Source passage:
::::

Mozilla Common Voice Text Language Identification dataset
License:
CC0-1.0
Steward:
Common VoiceTask: NLP
Release Date: 12/16/2025
Format: TSV
Size: 950.41 MB
Share
Description
A dataset for text-based language identification of 19 Million sentences from over 300 languages taken from Mozilla Common Voice scripted (v23) and spontaneous (v1) speech projects.
Specifics
Processes
Intended Use
Training and evaluation of text-based language identification systems.
Metadata
The text in this dataset comes from over 300 languages' Mozilla Common Voice projects, including both scripted speech (v23) and spontaneous speech (v1). It is intended to be used for textual language identification.
Structure
There are two files included: (1) mcv_text_lid.tsv, the main dataset file, which contains only validated "sentences" (single sentences for scripted speech, full transcriptions for spontaneous speech) and language code, and (2) /language_histogram.csv, a histogram with the number of sentences per language. The columns in mcv_text_lid.tsv are as follows:
| column | description |
|---|---|
| id | unique numerical identifier for each sentence |
| sentence | sentence text for scripted speech, transcription for spontaneous speech |
| lang | language code corresponding to the text |
| sentence_domain | the sentence domain (optional, and only exists for scripted speech) |
| source | source of the sentence (optional, and only exists for scripted speech). These are reported by the person submitting sentences to a Common Voice project |
| style | "scripted" or "spontaneous" |
| split | one of "train", "dev", or "test. These splits do not correspond to the MCV splits |
Preprocessing
The data was deduplicated on sentence+lang.
Sample
| id | sentence | lang | sentence_domain | source | style | split |
|---|---|---|---|---|---|---|
| 13914460 | Il più grande di loro fu Giovanni evangelista. | it | wiki | scripted | train | |
| 7896754 | The underground system develops in the limestone and marl-limestone of the superior Cretaceous. | en | covost2-xx_en | scripted | train | |
| 10580213 | À boire! répéta pour la troisième fois Quasimodo pantelant. | fr | sentence-collector | scripted | test | |
| 14529549 | 岩手県宮古市 | ja | ????? | scripted | train | |
| 1076937 | Y en ixas va alentar de segundas. | an | general | self | scripted | train |
| 18424113 | ข้อบังคับการประชุม | th | sentence-collector | scripted | train |

::::

Data section:
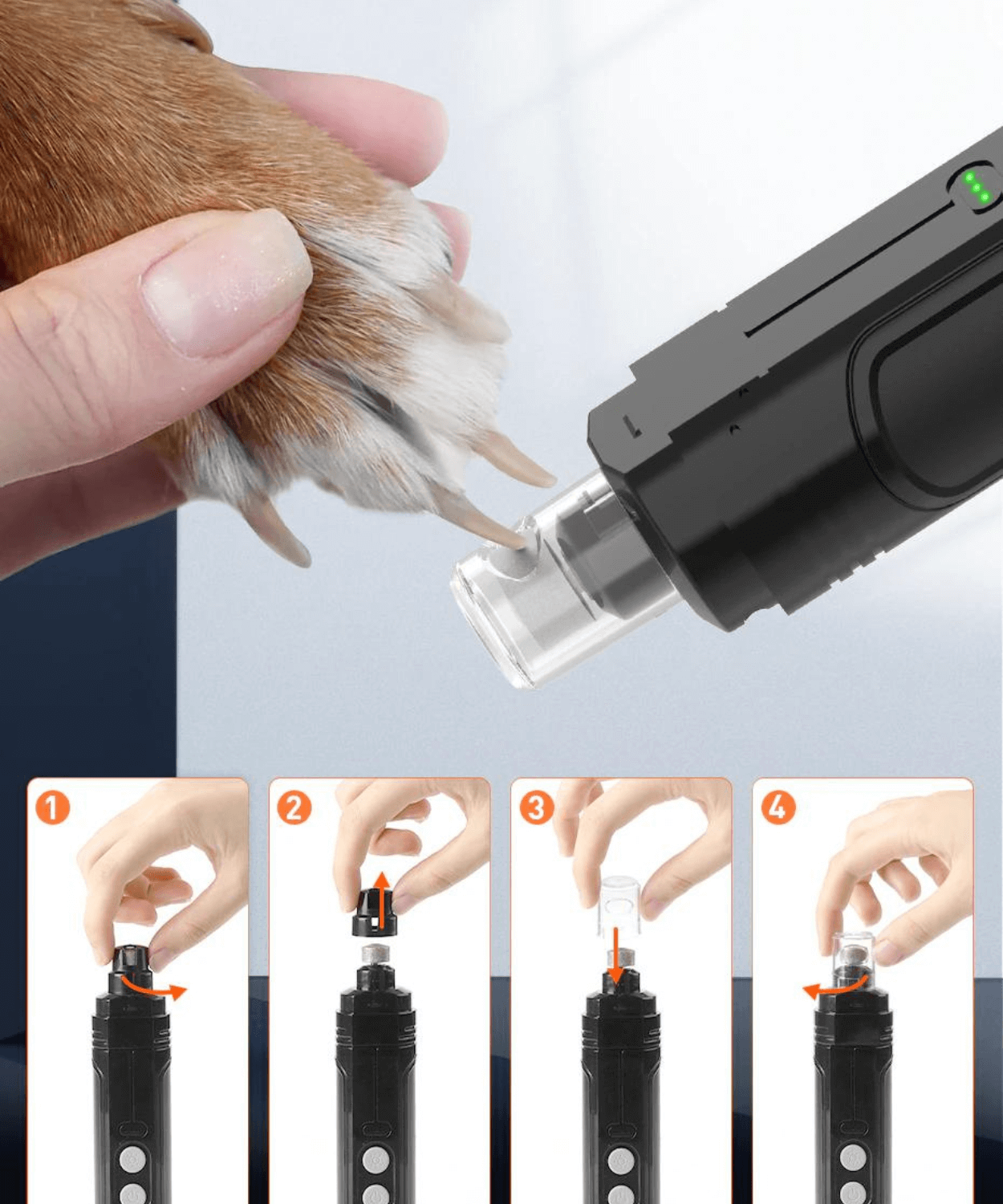 1

2

3

4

::::

Directions:
According to the dataset description, what was the data deduplicated on? These lines have no connection to the dataset description.

Answer section:
On sentence+lang, the sentence text combined with its language code.